Eu aprendi que os Doldia tinham sua própria magia secreta. Permitia que encontrassem inimigos usando um uivo de longo alcance e, com suas vozes especiais, podiam fazer os oponentes perderem o senso de equilíbrio. A maneira como Gyes me paralisou com sua voz era um desses tipos de magias. Pelo que ouvi, parecia ser uma do tipo que manipulava o som.

Quando disse a Gustav que “Adoraria que me ensinasse”, ele concordou do fundo do coração. Infelizmente, não importa quantas vezes demonstrasse aquilo para mim, eu não conseguia imitá-lo direito. Parecia que isso dependia das cordas vocais únicas dos Doldia.
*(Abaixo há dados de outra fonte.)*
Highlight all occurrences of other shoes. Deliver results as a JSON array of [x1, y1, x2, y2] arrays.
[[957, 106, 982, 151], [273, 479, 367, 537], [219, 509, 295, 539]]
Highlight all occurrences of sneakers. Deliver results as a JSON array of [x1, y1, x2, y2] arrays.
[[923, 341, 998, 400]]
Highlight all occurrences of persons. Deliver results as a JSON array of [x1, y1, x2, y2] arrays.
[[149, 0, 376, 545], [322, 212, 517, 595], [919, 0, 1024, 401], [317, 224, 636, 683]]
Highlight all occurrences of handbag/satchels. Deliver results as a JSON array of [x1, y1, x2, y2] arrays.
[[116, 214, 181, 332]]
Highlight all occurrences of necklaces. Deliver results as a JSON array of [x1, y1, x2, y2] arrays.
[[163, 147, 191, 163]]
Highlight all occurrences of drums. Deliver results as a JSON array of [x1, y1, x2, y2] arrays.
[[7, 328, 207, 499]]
Claro que depende, pensei amargamente comigo mesmo. De acordo com as probabilidades, eu não poderia usar a maior parte da magia única que as tribos individuais possuíam. Parecia injusto que o povo-fera e outras raças pudessem usar magia humana tão facilmente. Eu sabia que o elemento-chave era canalizar mana para minha voz, mas não importa como fizesse isso, o resultado era sempre decepcionante. O melhor que pude fazer foi obrigar meu oponente a recuar por um momento. Parecia que, no final das contas, eu não era nenhum Wagan.

Nesse ponto, Gustav ficou bastante chocado com a forma como eu usava magia não verbal.

— Hoje em dia as escolas de magia ensinam até isso?

— É porque minha mestra me ensinou muito bem — expliquei, elogiando Roxy sem nenhum motivo aparente.

— Eh? E de onde é a sua mestra?

— Da tribo Migurd, da Região Biegoya do Continente Demônio. Sua magia… Acho que aprendeu na Academia de Magia, não foi?

Quando eu disse a Gustav que também planejava ir para a Academia de Magia, ele pareceu impressionado e disse:

— Uau, você já está nesse nível e ainda está motivado a melhorar? — Aquilo fez eu me sentir bem.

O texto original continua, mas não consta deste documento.